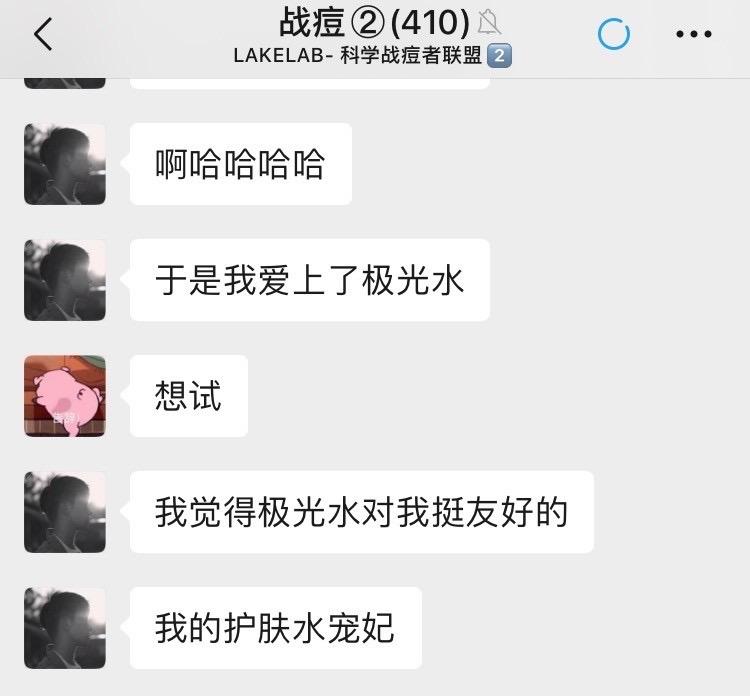 v2-cdd5affd78c6ee22d94f96af2387c0b6_r.jpg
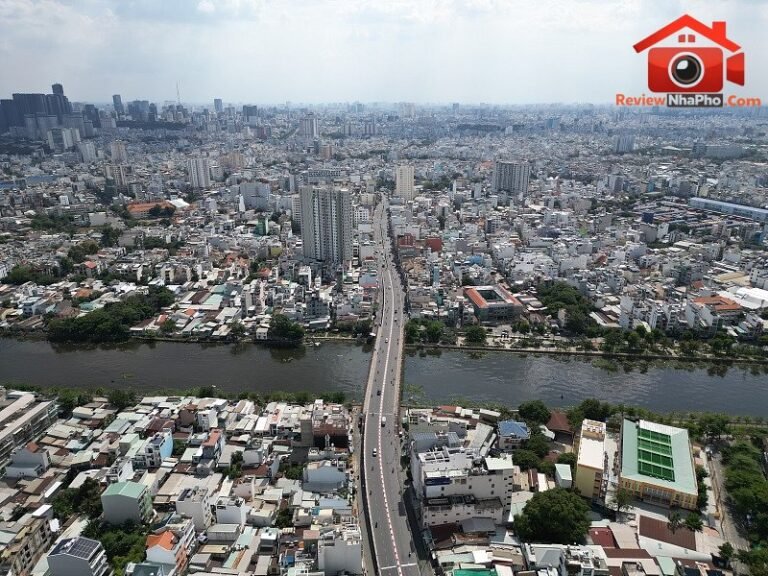TP.HCM gỡ vướng 1.300 dự án, Tây Ninh thu hồi 2.600ha đất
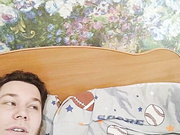 INGENIOUSU 21.05.2023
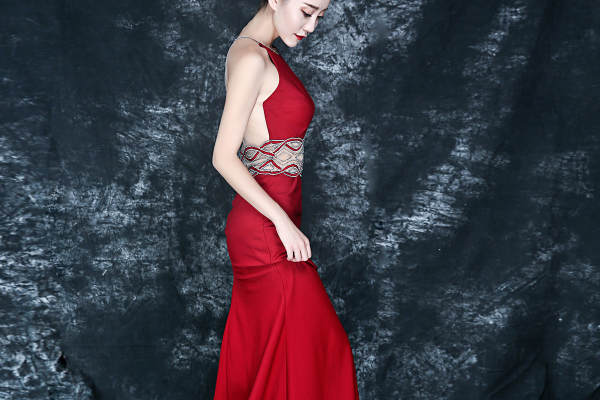 【LazoBridal轻奢】1688元套系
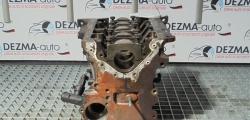 Bloc motor gol, BNA, Audi A4 (8EC, B7) 2.0tdi (id:250762)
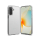 Ringke Fusion Galaxy A57 5G Matte Clear - 1523165 - zdjęcie 2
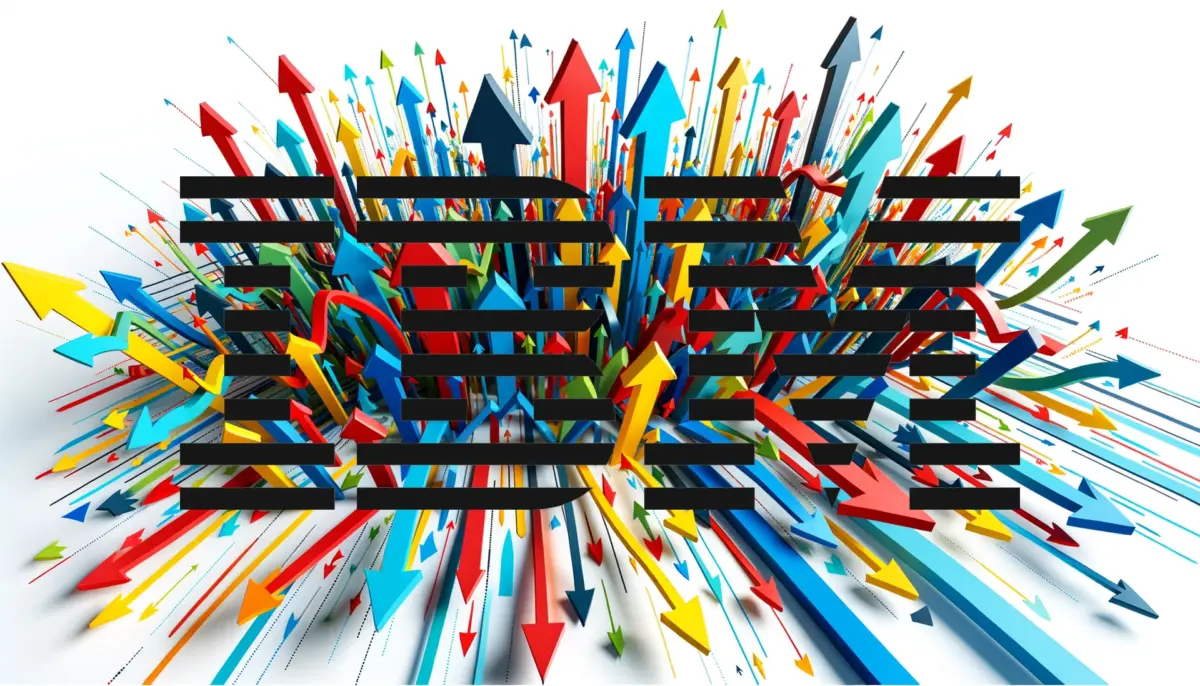 IBM: La Batalla por los 300 Dólares en Bolsa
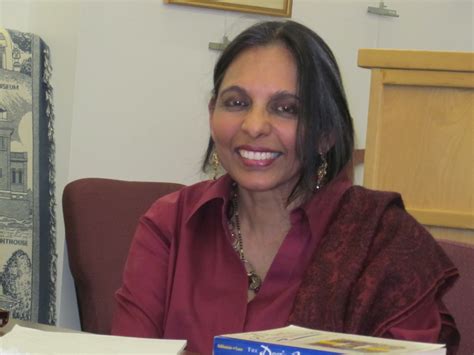 Poetry: Pramila Venkateswaran – LIFE AND LEGENDS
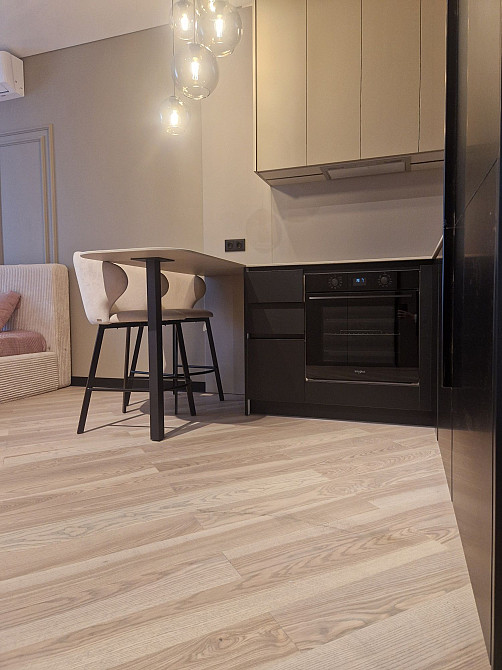 Без %. Жк Дельмар Киев - изображение 3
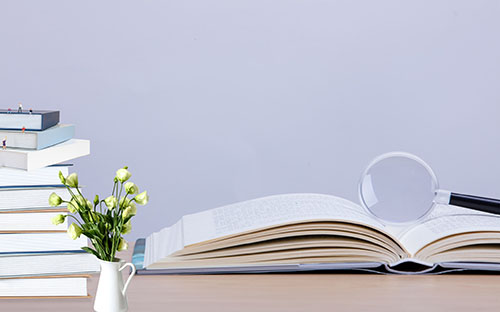 黑龍江成人高考本科如何報(bào)名？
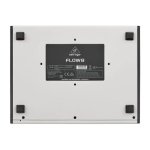 products behringer flow 8 digital mixer a162664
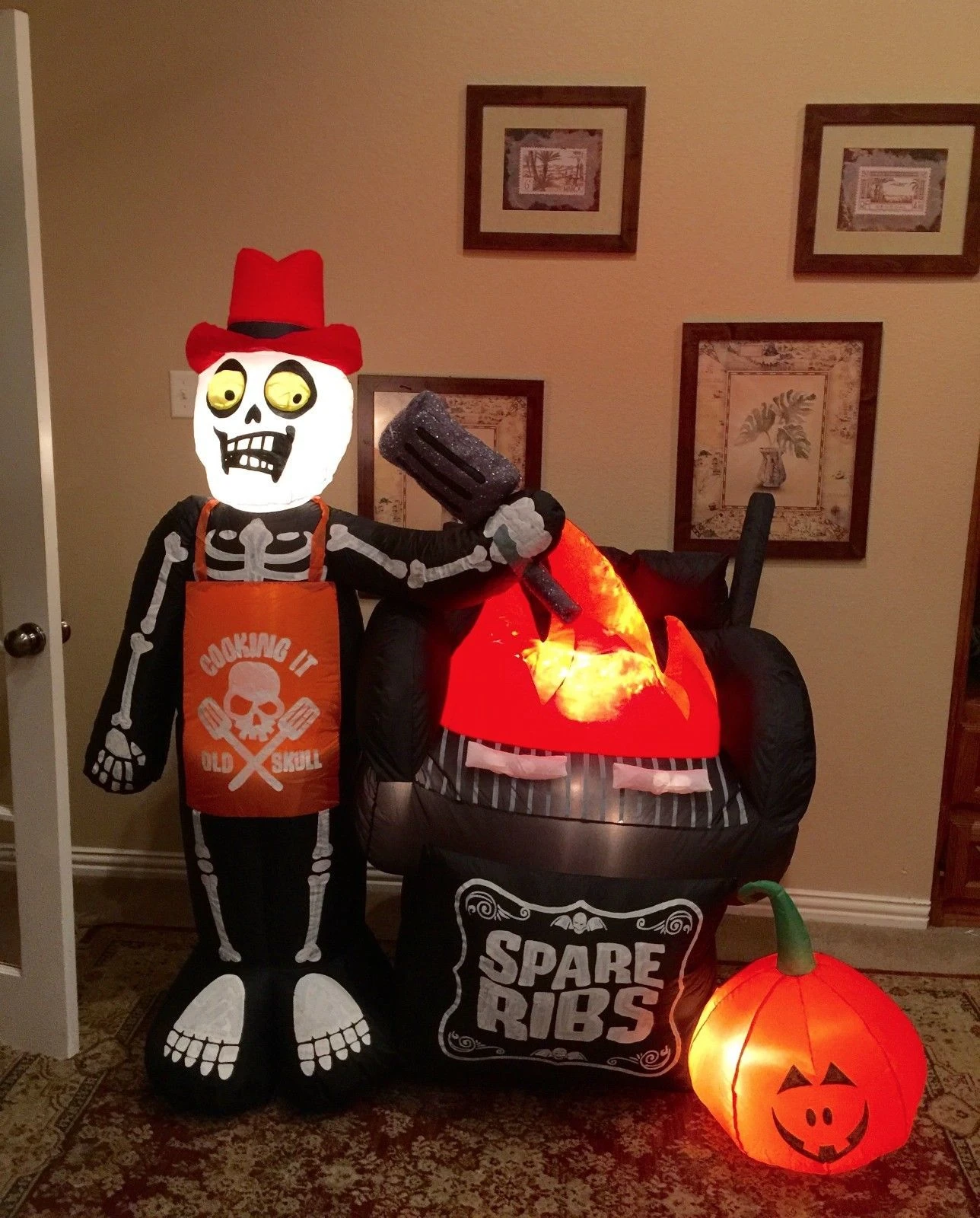 Image Gemmy Prototype Halloween Spare Ribs Inflatable Airblown.jpg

◇ ◇ ◇ ◇ ◇

Instructions for the task => Convert all the items above into a Markdown table with the columns Number and Text, giving each nonblank line its own row. Leave the pictures out.

Written answer =>
| Number | Text |
|---|---|
| 1 |  v2-cdd5affd78c6ee22d94f96af2387c0b6_r.jpg |
| 2 | TP.HCM gỡ vướng 1.300 dự án, Tây Ninh thu hồi 2.600ha đất |
| 3 |  INGENIOUSU 21.05.2023 |
| 4 |  【LazoBridal轻奢】1688元套系 |
| 5 |  Bloc motor gol, BNA, Audi A4 (8EC, B7) 2.0tdi (id:250762) |
| 6 |  Ringke Fusion Galaxy A57 5G Matte Clear - 1523165 - zdjęcie 2 |
| 7 |  IBM: La Batalla por los 300 Dólares en Bolsa |
| 8 |  Poetry: Pramila Venkateswaran – LIFE AND LEGENDS |
| 9 |  Без %. Жк Дельмар Киев - изображение 3 |
| 10 |  黑龍江成人高考本科如何報(bào)名？ |
| 11 |  products behringer flow 8 digital mixer a162664 |
| 12 |  Image Gemmy Prototype Halloween Spare Ribs Inflatable Airblown.jpg |